Nesse sentido, consideramos que a primeira ação organizada pelas centrais, a Assembleia da Classe Trabalhadora no dia 20 de fevereiro foi importante, mas peca por um problema básico, foi realizada às 10 horas, dificultando a participação mais ampla.

Esse não é um problema secundário, pois sem a construção da resistência desde a base e de forma ativa dos trabalhadores, do movimento de mulheres e da juventude não poderemos derrotar esse tremendo ataque.

 

 

[1] Mesmo compondo 54% da população brasileira em idade de trabalhar, os negros somam 62,6% dos desocupados, quase metade (46,9%) da população preta ou parda está na informalidade, enquanto o percentual entre brancos é 33,7% e entre os 10% dos brasileiros com os menores salários, 78,5% são pretos ou pardos. Por outro lado, apenas 24,8% dos que recebem os maiores rendimentos não são brancos. A desigualdade se manteve na comparação por sexos. Uma mulher informal recebeu, em média, 73% de um homem na mesma condição.

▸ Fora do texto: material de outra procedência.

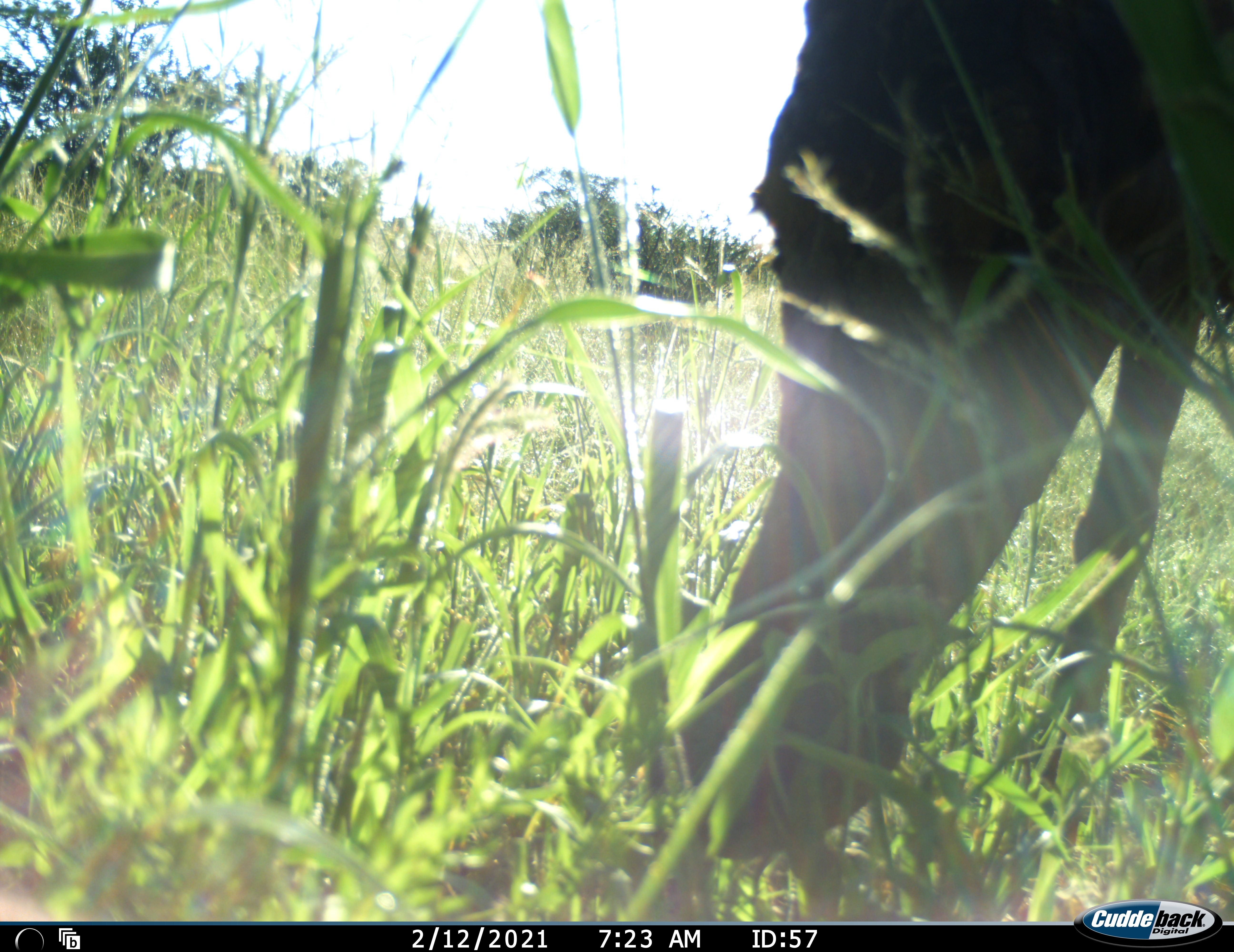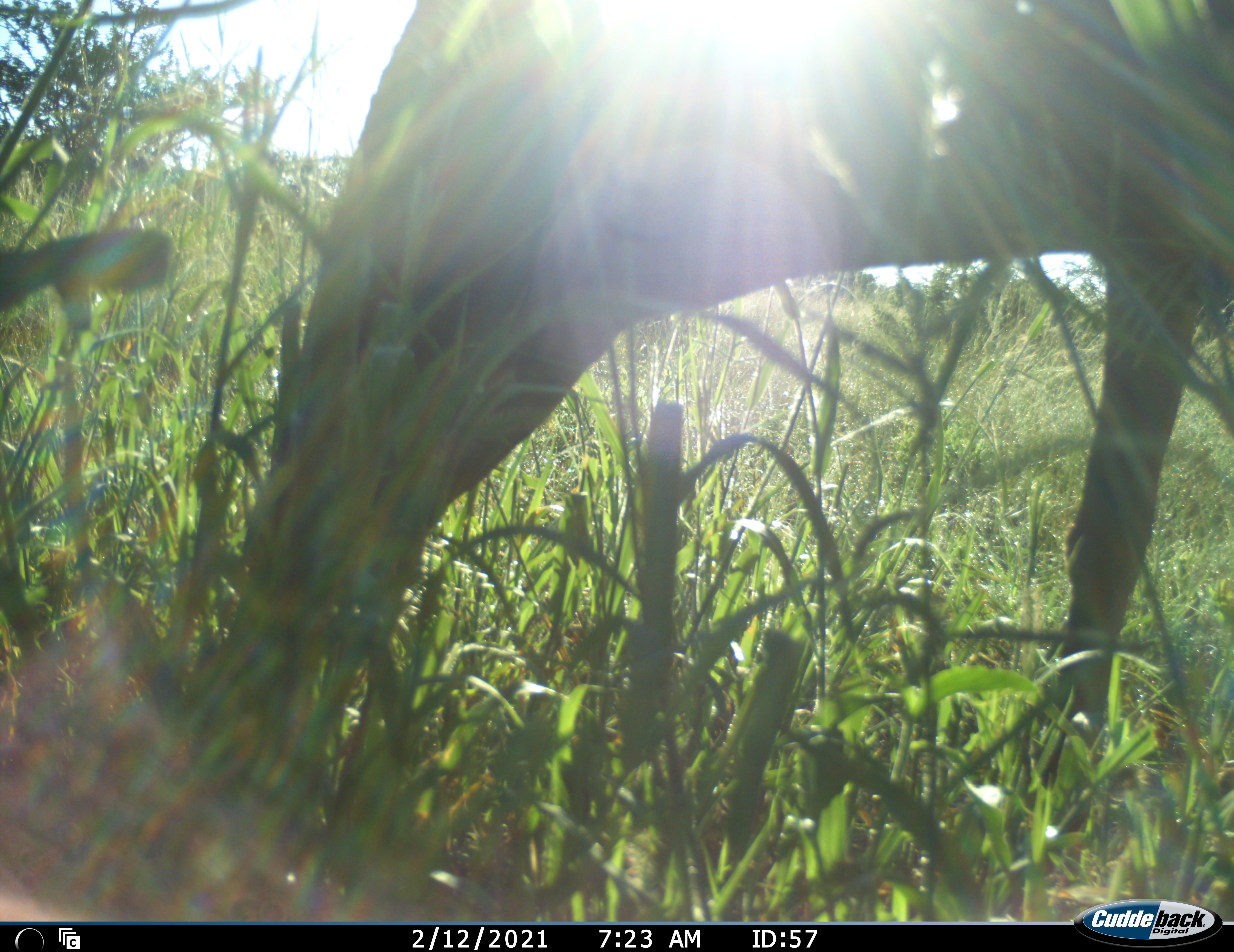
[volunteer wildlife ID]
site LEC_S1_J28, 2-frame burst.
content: unidentified animal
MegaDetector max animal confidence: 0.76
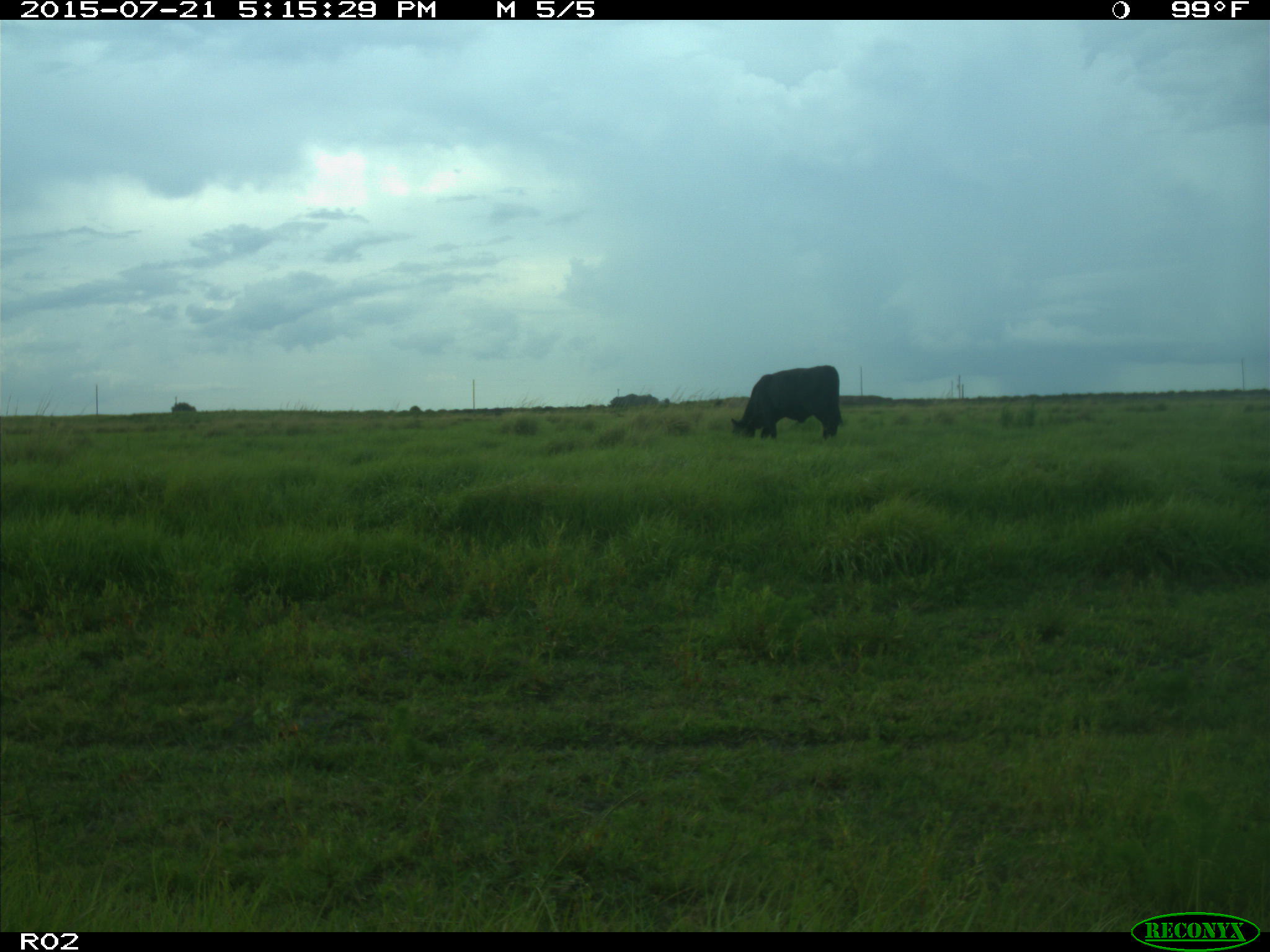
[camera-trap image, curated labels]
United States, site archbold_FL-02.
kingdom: Animalia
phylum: Chordata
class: Mammalia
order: Artiodactyla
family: Bovidae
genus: Bos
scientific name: Bos taurus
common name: domestic cow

[2] Fattorelli, Maria Lucia. A máscara do “déficit da Previdência. 18 de abril, 2017

[3] Idem: “A sobra de recursos foi de R$72,7 bilhões em 2005; R$ 53,9 bilhões em 2010; R$ 76,1 bilhões em 2011; R$ 82,8 bilhões em 2012; R$ 76,4 bilhões em 2013; R$ 55,7 bilhões em 2014, e R$11,7 bilhões em 2015.”

[4] O Santander e o Itáu que devem respectivamente R$338 milhões e R$25 bilhões à Receita Federal tiveram suas dívidas perdoadas.

[5] Não existe uma proposta de redução dos altos salários – todos servidores que entraram no serviço público depois de 2013, já estão no teto do regime geral que hoje é de R$ 5.832,00 – pois parte significativa destes, os acima de 10 mil já estão indo para pagar a previdência privada.

[6] O fato de a proposta não conter os militares causou crÍticas mesmo de partidos da suposta base aliada do governo, tais como do presidente do PP, DEM, Podemos e PRB. Os parlamentares consideraram a proposta mais dura do que a enviada por Temer por isso tendem a fazer ajustes – sem perder o fundamental dos ataques – na proposta para torná-la mais palatável. Temas como a igualização da aposentadoria rural para homens e mulheres contidos no BPC os parlamentares consideram difícil de aprovar. Outro ponto polêmico é que no novo sistema a proposta é que pessoas de 60 a 70 anos em condição de extrema pobreza receberiam apenas R$400, apenas a partir de 70 anos o valor do benefício chegaria a um salário mínimo.